**Goal:** Reproduce word for word the stretch of the passage on selection-mutation dynamics below, from "By slightly altering" to "action updates [23].".

**Reading passage:**
┄┄┄┄┄┄┄┄┄┄

Adding mutation to Eq. 7 leads to a dynamical model with separate selection and mutation terms [20], given by

$$\begin{aligned} \dot{x}_i = x_i \underbrace{\Big [ (\mathbf {A}\mathbf {y})_i - \mathbf {x}^\text {T}\mathbf {A}\mathbf {y} \Big ]}_{\text {selection}} + \underbrace{\textstyle {\sum _j}\Big (\mathcal {E}_{ij} x_j - \mathcal {E}_{ji} x_i\Big )}_{\text {mutation}} \end{aligned}$$

(8)

By slightly altering or extending the model of Eq. 7 different RL algorithms can be modelled as well. A selection-mutation model of Boltzmann Q-learning (Eqs. 1 and 2) has been proposed by Tuyls et al. [36]. The dynamical system can again be decomposed into terms for exploitation (selection following the replicator dynamics) and exploration (mutation through randomization based on the Boltzmann mechanism):

$$\begin{aligned} \dot{x}_i = \frac{\alpha x_i}{\tau } \underbrace{\Big [ (\mathbf {A}\mathbf {y})_i - \mathbf {x}^\text {T}\mathbf {A}\mathbf {y} \Big ]}_\text {selection} - \alpha x_i \underbrace{\Big [ \log x_i - \textstyle {\sum _k } x_k \log x_k \Big ]}_\text {mutation} \end{aligned}$$

(9)

Technically, these dynamics model the variant Frequency Adjusted Q-learning (FAQ), which mimics simultaneous action updates [23].

┄┄┄┄┄┄┄┄┄┄

**Information supplied:**
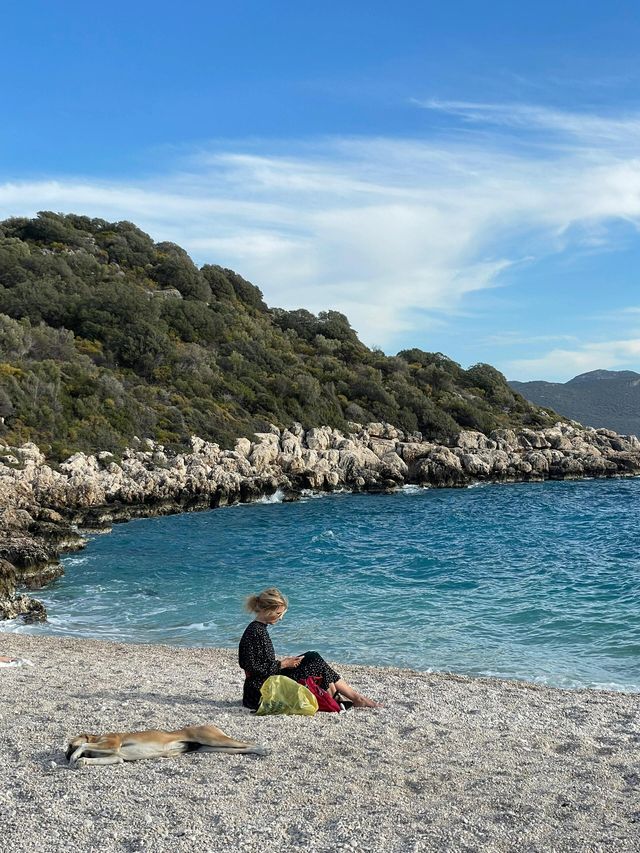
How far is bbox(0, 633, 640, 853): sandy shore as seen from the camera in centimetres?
475

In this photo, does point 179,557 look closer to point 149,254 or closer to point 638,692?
point 638,692

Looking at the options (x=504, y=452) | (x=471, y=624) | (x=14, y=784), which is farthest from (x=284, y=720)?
(x=504, y=452)

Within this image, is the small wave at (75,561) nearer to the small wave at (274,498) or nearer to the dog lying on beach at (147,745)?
the small wave at (274,498)

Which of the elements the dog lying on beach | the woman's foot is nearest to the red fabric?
the woman's foot

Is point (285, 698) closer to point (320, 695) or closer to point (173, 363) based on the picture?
point (320, 695)

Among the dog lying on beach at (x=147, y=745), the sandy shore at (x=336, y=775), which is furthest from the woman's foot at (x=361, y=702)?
the dog lying on beach at (x=147, y=745)

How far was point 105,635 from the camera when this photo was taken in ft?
45.9

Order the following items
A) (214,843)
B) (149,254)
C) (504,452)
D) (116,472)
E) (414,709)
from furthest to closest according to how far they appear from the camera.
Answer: (149,254) → (504,452) → (116,472) → (414,709) → (214,843)

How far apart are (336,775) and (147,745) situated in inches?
60.3

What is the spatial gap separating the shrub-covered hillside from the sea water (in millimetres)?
10980

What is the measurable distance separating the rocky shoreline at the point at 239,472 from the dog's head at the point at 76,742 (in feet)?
31.0

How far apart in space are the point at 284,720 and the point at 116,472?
27.2m

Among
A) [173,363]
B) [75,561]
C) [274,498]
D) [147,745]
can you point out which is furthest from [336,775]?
[173,363]

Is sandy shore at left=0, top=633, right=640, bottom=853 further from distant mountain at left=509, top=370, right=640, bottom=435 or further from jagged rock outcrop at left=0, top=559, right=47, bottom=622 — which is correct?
distant mountain at left=509, top=370, right=640, bottom=435
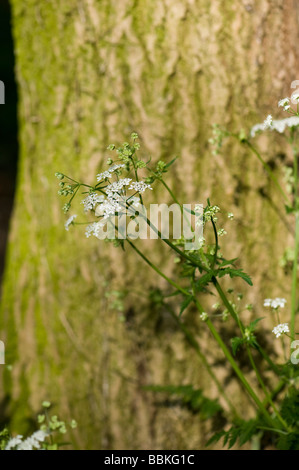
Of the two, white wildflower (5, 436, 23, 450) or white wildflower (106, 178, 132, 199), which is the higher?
white wildflower (106, 178, 132, 199)

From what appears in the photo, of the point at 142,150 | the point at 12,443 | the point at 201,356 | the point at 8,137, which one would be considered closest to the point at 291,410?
the point at 201,356

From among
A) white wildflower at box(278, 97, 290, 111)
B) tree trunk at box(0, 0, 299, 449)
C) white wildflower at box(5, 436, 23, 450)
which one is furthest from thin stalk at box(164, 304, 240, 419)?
white wildflower at box(278, 97, 290, 111)

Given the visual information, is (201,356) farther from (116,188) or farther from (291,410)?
(116,188)

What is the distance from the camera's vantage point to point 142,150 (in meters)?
1.79

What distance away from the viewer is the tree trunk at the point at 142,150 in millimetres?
1762

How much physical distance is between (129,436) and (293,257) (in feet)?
3.11

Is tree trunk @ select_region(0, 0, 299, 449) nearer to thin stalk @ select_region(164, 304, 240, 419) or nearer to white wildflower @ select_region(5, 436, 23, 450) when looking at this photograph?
thin stalk @ select_region(164, 304, 240, 419)

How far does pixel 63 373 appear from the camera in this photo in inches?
77.1

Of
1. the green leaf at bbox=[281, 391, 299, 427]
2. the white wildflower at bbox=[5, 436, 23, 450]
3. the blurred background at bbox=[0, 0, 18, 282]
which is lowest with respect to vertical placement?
the white wildflower at bbox=[5, 436, 23, 450]

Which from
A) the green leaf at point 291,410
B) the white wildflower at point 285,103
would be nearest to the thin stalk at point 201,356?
the green leaf at point 291,410

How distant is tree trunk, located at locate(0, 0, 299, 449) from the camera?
1.76 meters

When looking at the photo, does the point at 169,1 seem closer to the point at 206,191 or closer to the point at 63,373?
the point at 206,191
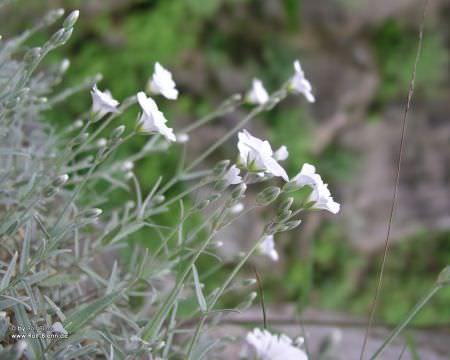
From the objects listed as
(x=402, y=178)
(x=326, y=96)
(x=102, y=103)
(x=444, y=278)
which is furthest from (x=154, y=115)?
(x=402, y=178)

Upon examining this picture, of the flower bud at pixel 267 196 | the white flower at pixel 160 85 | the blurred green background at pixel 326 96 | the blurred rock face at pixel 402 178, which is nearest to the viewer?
the flower bud at pixel 267 196

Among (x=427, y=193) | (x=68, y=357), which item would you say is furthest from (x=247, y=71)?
(x=68, y=357)

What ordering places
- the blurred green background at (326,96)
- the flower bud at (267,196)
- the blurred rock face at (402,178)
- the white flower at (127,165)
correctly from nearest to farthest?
the flower bud at (267,196), the white flower at (127,165), the blurred green background at (326,96), the blurred rock face at (402,178)

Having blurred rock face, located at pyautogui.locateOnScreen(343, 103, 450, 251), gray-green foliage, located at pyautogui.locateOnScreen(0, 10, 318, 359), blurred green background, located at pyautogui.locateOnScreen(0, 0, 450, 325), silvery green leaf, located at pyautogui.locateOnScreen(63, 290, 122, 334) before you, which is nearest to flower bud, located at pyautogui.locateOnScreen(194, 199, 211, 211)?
gray-green foliage, located at pyautogui.locateOnScreen(0, 10, 318, 359)

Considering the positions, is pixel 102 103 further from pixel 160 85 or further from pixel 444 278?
pixel 444 278

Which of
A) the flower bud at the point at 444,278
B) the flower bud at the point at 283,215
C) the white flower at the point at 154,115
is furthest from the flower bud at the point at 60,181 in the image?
the flower bud at the point at 444,278

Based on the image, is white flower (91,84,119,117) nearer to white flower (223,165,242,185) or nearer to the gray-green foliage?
the gray-green foliage

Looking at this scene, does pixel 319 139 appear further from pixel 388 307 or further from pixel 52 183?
pixel 52 183

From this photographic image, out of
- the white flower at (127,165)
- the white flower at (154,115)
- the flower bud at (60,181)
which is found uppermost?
the white flower at (154,115)

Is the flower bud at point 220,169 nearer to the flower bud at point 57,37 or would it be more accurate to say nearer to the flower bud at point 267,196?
the flower bud at point 267,196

┄┄┄┄┄┄┄┄┄┄

**Worked solution:**
By slightly altering or extending the model of Eq. 7 different RL algorithms can be modelled as well. A selection-mutation model of Boltzmann Q-learning (Eqs. 1 and 2) has been proposed by Tuyls et al. [36]. The dynamical system can again be decomposed into terms for exploitation (selection following the replicator dynamics) and exploration (mutation through randomization based on the Boltzmann mechanism):

$$\begin{aligned} \dot{x}_i = \frac{\alpha x_i}{\tau } \underbrace{\Big [ (\mathbf {A}\mathbf {y})_i - \mathbf {x}^\text {T}\mathbf {A}\mathbf {y} \Big ]}_\text {selection} - \alpha x_i \underbrace{\Big [ \log x_i - \textstyle {\sum _k } x_k \log x_k \Big ]}_\text {mutation} \end{aligned}$$

(9)

Technically, these dynamics model the variant Frequency Adjusted Q-learning (FAQ), which mimics simultaneous action updates [23].